Ten companies ranging from Yahoo to PayPal to Google are supporting plans to support pilot programs aimed at enabling users to log in to government Websites using OpenID and Information Card technologies.
The initiative is meant to fit into President Obama’s memorandum to make it easy for individuals to register and participate in government Websites without having to create new usernames and passwords. Members of the public will be able to fully control how much or how little personal information they share with the government at all times.
Besides Yahoo, PayPal and Google, other companies participating in the programs include Equifax, AOL, VeriSign, Acxiom, Citi, Privo and Wave Systems.

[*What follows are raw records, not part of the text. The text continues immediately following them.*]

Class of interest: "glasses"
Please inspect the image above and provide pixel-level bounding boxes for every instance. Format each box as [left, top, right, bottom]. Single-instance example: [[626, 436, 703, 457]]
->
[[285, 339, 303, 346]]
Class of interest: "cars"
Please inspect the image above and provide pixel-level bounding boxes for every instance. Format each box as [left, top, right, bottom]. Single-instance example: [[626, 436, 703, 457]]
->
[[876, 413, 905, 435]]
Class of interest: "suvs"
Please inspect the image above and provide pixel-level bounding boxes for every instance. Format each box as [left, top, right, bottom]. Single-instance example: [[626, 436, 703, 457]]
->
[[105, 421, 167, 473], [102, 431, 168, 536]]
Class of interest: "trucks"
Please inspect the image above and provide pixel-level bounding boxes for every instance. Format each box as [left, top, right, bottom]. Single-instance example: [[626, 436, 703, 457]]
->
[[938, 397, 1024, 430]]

The pilot programs themselves are being conducted by the Center for Information Technology, National Institutes of Health, U.S. Department of Health and Human Services, and related agencies.
The initiative paves the way for individuals to use services such as blogs, surveys and social networks and customize their experience on government Websites without revealing any personal identifiable information such as passwords. In the coming months, NIH officials plan to use OpenID and Information Cards to support a number of services, including customized library searches, access to training resources, registration for conferences and use of medical research wikis, all with strong privacy protections.
Each of the participating companies is being certified under nondiscriminatory open trust frameworks developed in collaboration between the OpenID Foundation and the Information Card Foundation and reviewed by the federal government.
“It’s also good to see government working with experts from the private sector and especially with the Information Card Foundation and the OpenID Foundation because identity is not a technical phenomenon-it’s a social phenomenon,” said Bob Blakley, an analyst with the Burton Group, in a statement. “Technological support for identity requires the participation of a broad community and of representatives of government who define the legal framework within which identity will operate. Today’s announcement supplies the most important missing ingredient of the open identity infrastructure, mainly the trust framework. Without a trust framework it’s impossible to know whether a received identity is reliable.”
In an interview with eWEEK, VeriSign Director of Innovation Gary Krall said that the primary drivers for this initial phase of the initiative are trust and privacy.
“Trust in the form of certifying the [identity providers] in terms of how they manage user information, and privacy in the form of allowing users to remain anonymous on those sites which allow that and ensuring that their privacy is non-correlatable,” Krall explained.
“Security in our case is how we protect the VeriSign Personal Identity Portal [PIP] user’s account from unwanted access,” he said. “By combining VeriSign’s two-factor authentication services, whether in the form of a one-time password or in the form of a certificate, we add a layer of protection to users who use our service when they access the [government] Websites that will be participating in the initial pilot of the service.”